Грязнов помолчал. Он был расстроен поведением парня, но не хотел подавать вида.
— Значит, ты отказываешься? — как можно более холодно спросил Грязнов.
— Отказываюсь? — Сулейман усмехнулся и покачал головой. — Нет. Якак раз согласен. Кто-то ведь должен покончить с этой мразью. И потом… здесь меня все равно ничего не держит.
— А как же работа, друзья? — спросил Грязнов.
Сулейман небрежно махнул рукой:
— Работа мне не нравится, а друзей у меня здесь нет.

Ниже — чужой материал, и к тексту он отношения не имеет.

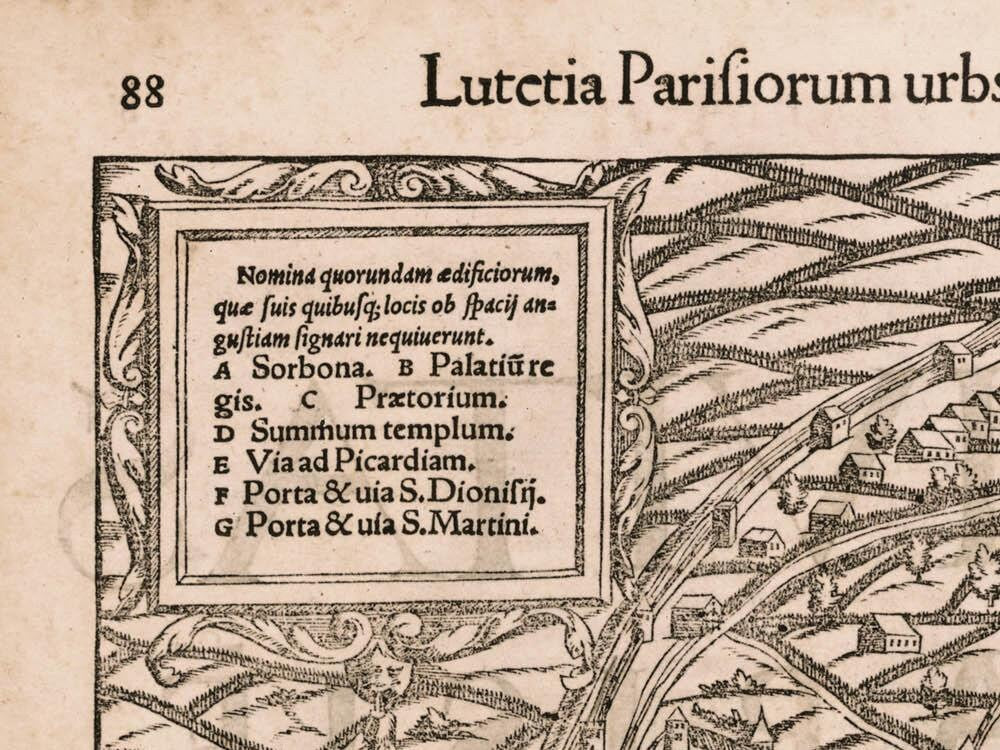 88 Lutetia Parisiorum urbs

Nomina quorundam ædificiorum, quæ suis quibusq; locis ob spacij angustiam signari nequiuerunt.
A Sorbona. B Palatiũ regis. C Prætorium.
D Summum templum.
E Via ad Picardiam.
F Porta & uia S. Dionisij.
G Porta & uia S. Martini.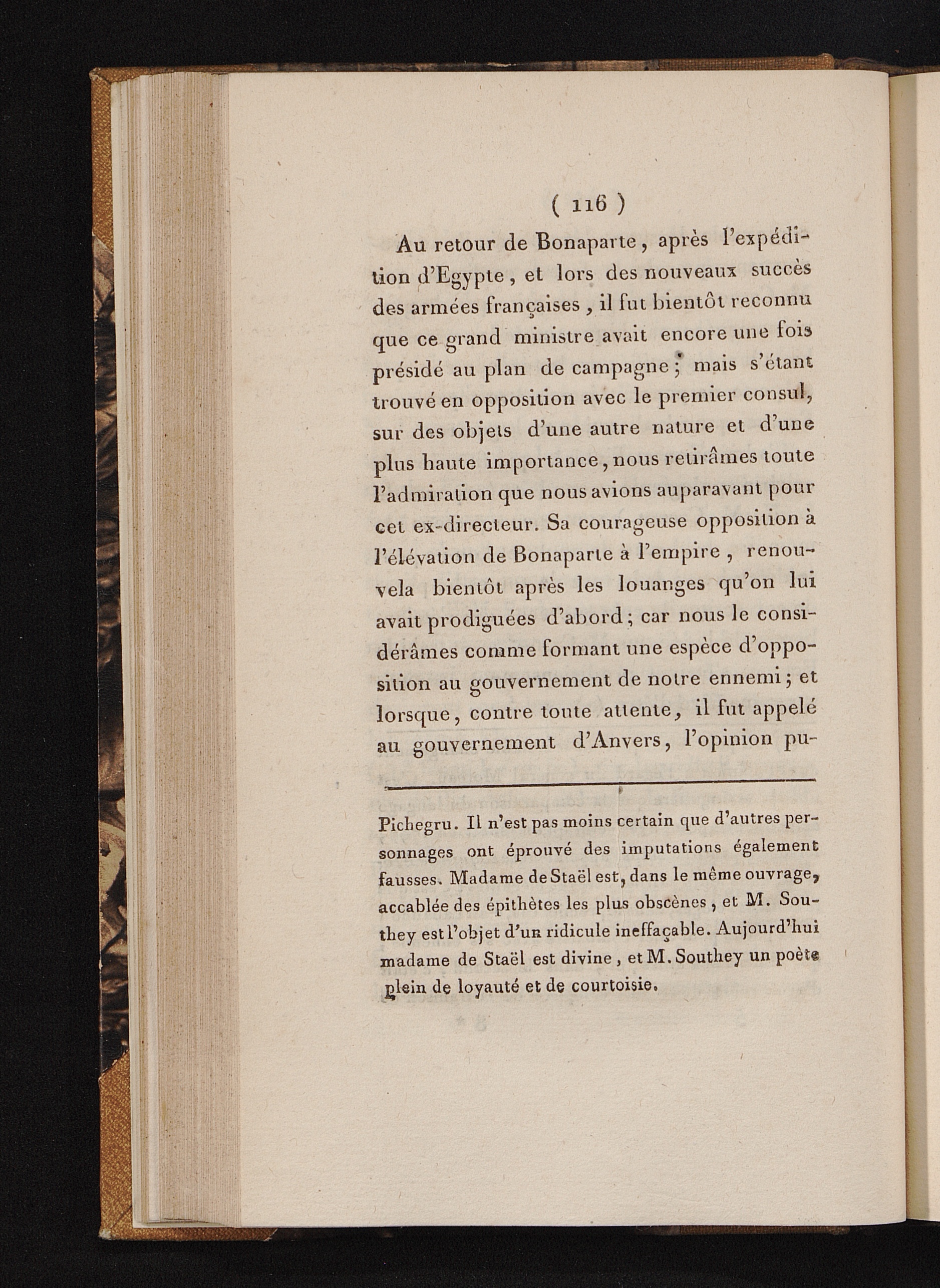 ( 116 )

Au retour de Bonaparte, après l'expédition d'Egypte, et lors des nouveaux succès des armées françaises, il fut bientôt reconnu que ce grand ministre avait encore une fois présidé au plan de campagne; mais s'étant trouvé en opposition avec le premier consul, sur des objets d'une autre nature et d'une plus haute importance, nous retirâmes toute l'admiration que nous avions auparavant pour cet ex-directeur. Sa courageuse opposition à l'élévation de Bonaparte à l'empire, renouvela bientôt après les louanges qu'on lui avait prodiguées d'abord; car nous le considérâmes comme formant une espèce d'opposition au gouvernement de notre ennemi; et lorsque, contre toute attente, il fut appelé au gouvernement d'Anvers, l'opinion pu-

Pichegru. Il n'est pas moins certain que d'autres personnages ont éprouvé des imputations également fausses. Madame de Staël est, dans le même ouvrage, accablée des épithètes les plus obscènes, et M. Southey est l'objet d'un ridicule ineffaçable. Aujourd'hui madame de Staël est divine, et M. Southey un poète plein de loyauté et de courtoisie.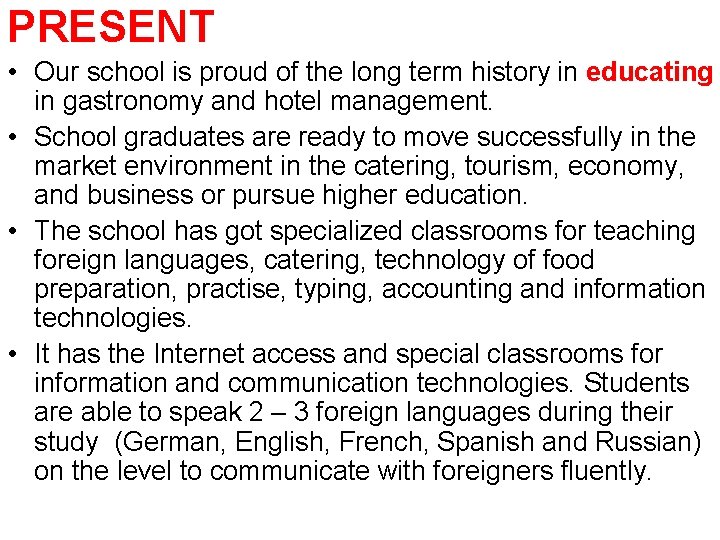 PRESENT

• Our school is proud of the long term history in educating in gastronomy and hotel management.

• School graduates are ready to move successfully in the market environment in the catering, tourism, economy, and business or pursue higher education.

• The school has got specialized classrooms for teaching foreign languages, catering, technology of food preparation, practise, typing, accounting and information technologies.

• It has the Internet access and special classrooms for information and communication technologies. Students are able to speak 2 – 3 foreign languages during their study (German, English, French, Spanish and Russian) on the level to communicate with foreigners fluently.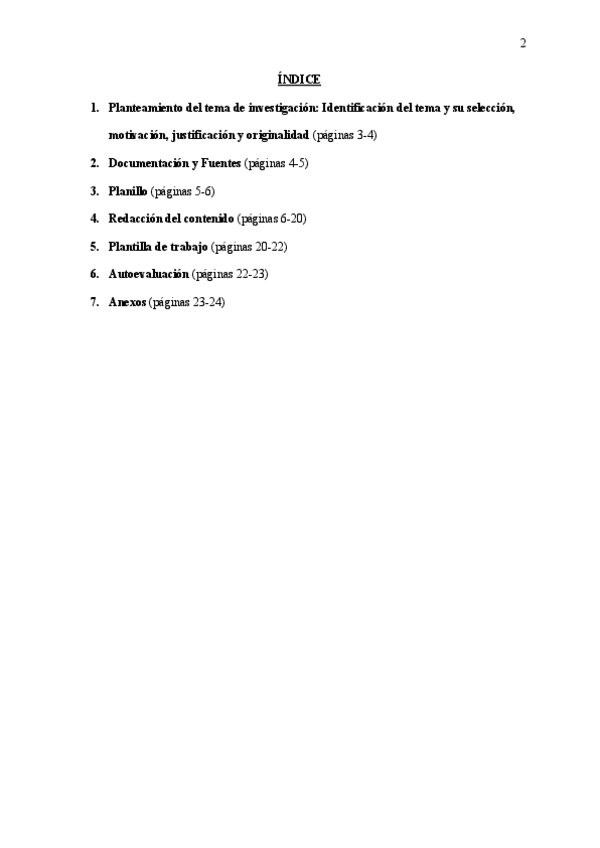 2

ÍNDICE

1. Planteamiento del tema de investigación: Identificación del tema y su selección, motivación, justificación y originalidad (páginas 3-4)

2. Documentación y Fuentes (páginas 4-5)

3. Planillo (páginas 5-6)

4. Redacción del contenido (páginas 6-20)

5. Plantilla de trabajo (páginas 20-22)

6. Autoevaluación (páginas 22-23)

7. Anexos (páginas 23-24)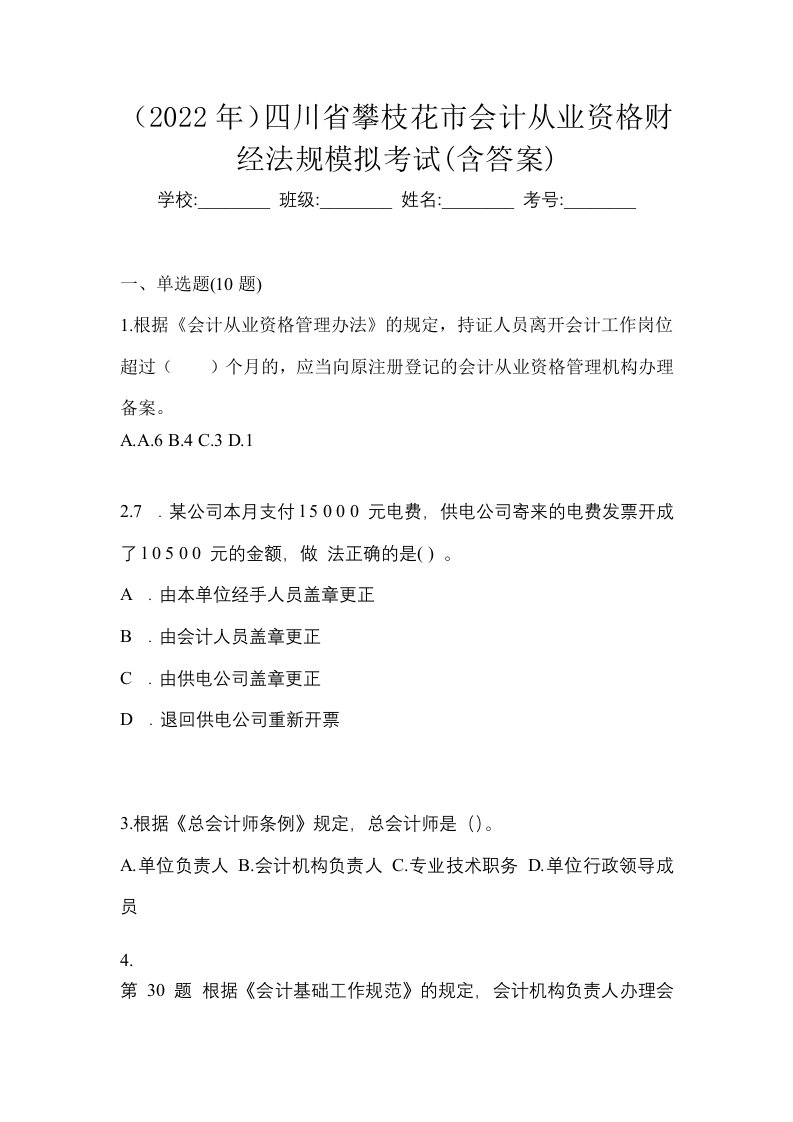 （2022 年）四川省攀枝花市会计从业资格财经法规模拟考试(含答案)

学校:________ 班级:________ 姓名:________ 考号:________

一、单选题(10 题)

1.根据《会计从业资格管理办法》的规定，持证人员离开会计工作岗位超过（　　）个月的，应当向原注册登记的会计从业资格管理机构办理备案。

A.A.6 B.4 C.3 D.1

2.7 ．某公司本月支付 1 5 0 0 0 元电费，供电公司寄来的电费发票开成了 1 0 5 0 0 元的金额，做 法正确的是( ) 。

A ．由本单位经手人员盖章更正

B ．由会计人员盖章更正

C ．由供电公司盖章更正

D ．退回供电公司重新开票

3.根据《总会计师条例》规定，总会计师是（)。

A.单位负责人 B.会计机构负责人 C.专业技术职务 D.单位行政领导成员

4.

第 30 题 根据《会计基础工作规范》的规定，会计机构负责人办理会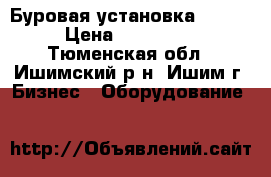 Буровая установка
Цена
Тюменская обл
Ишимский р н Ишим г
Бизнес Оборудование

http://Объявлений.сайт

Усмешка Сулеймана стала невеселой. Все, что он сказал Грязнову про свою жизнь, было абсолютной правдой. Тренировать детей ему не нравилось. Паршивая работа. Вернее сказать, ему не нравилась не сама работа, а то, что он, Сулейман Табеев, не очень-то ей соответствовал. Тренер ведь в большой степени педагог, а разве мог Сулейман учить детей правильно жить, когда и в своей-то жизни толком не разобрался? Он завидовал своим коллегам-тренерам, тому, с какой легкостью они забивают детям головы разной чепухой. Они выдают жизненные правила пачками на-гора, не понимая, что никаких правил нет.